[BEGIN DATASET]

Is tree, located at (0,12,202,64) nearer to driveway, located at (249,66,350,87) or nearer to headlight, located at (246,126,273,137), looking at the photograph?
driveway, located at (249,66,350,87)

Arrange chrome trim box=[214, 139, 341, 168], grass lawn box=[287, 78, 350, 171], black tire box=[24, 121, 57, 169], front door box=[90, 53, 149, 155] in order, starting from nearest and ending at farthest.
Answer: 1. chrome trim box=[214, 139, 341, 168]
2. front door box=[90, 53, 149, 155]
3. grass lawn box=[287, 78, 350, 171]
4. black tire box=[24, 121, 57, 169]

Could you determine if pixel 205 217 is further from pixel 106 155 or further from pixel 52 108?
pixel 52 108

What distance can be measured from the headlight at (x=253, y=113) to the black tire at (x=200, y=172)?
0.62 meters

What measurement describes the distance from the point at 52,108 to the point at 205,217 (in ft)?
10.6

[END DATASET]

— SET TASK —
Arrange the material above as a Markdown table with the columns "No." and "Line", giving each non-blank line its own numbered row and omitting blank lines.

— EXERCISE SOLUTION —
| No. | Line |
|---|---|
| 1 | Is tree, located at (0,12,202,64) nearer to driveway, located at (249,66,350,87) or nearer to headlight, located at (246,126,273,137), looking at the photograph? |
| 2 | driveway, located at (249,66,350,87) |
| 3 | Arrange chrome trim box=[214, 139, 341, 168], grass lawn box=[287, 78, 350, 171], black tire box=[24, 121, 57, 169], front door box=[90, 53, 149, 155] in order, starting from nearest and ending at farthest. |
| 4 | Answer: 1. chrome trim box=[214, 139, 341, 168] |
| 5 | 2. front door box=[90, 53, 149, 155] |
| 6 | 3. grass lawn box=[287, 78, 350, 171] |
| 7 | 4. black tire box=[24, 121, 57, 169] |
| 8 | Could you determine if pixel 205 217 is further from pixel 106 155 or further from pixel 52 108? |
| 9 | pixel 52 108 |
| 10 | What distance can be measured from the headlight at (x=253, y=113) to the black tire at (x=200, y=172)? |
| 11 | 0.62 meters |
| 12 | What measurement describes the distance from the point at 52,108 to the point at 205,217 (in ft)? |
| 13 | 10.6 |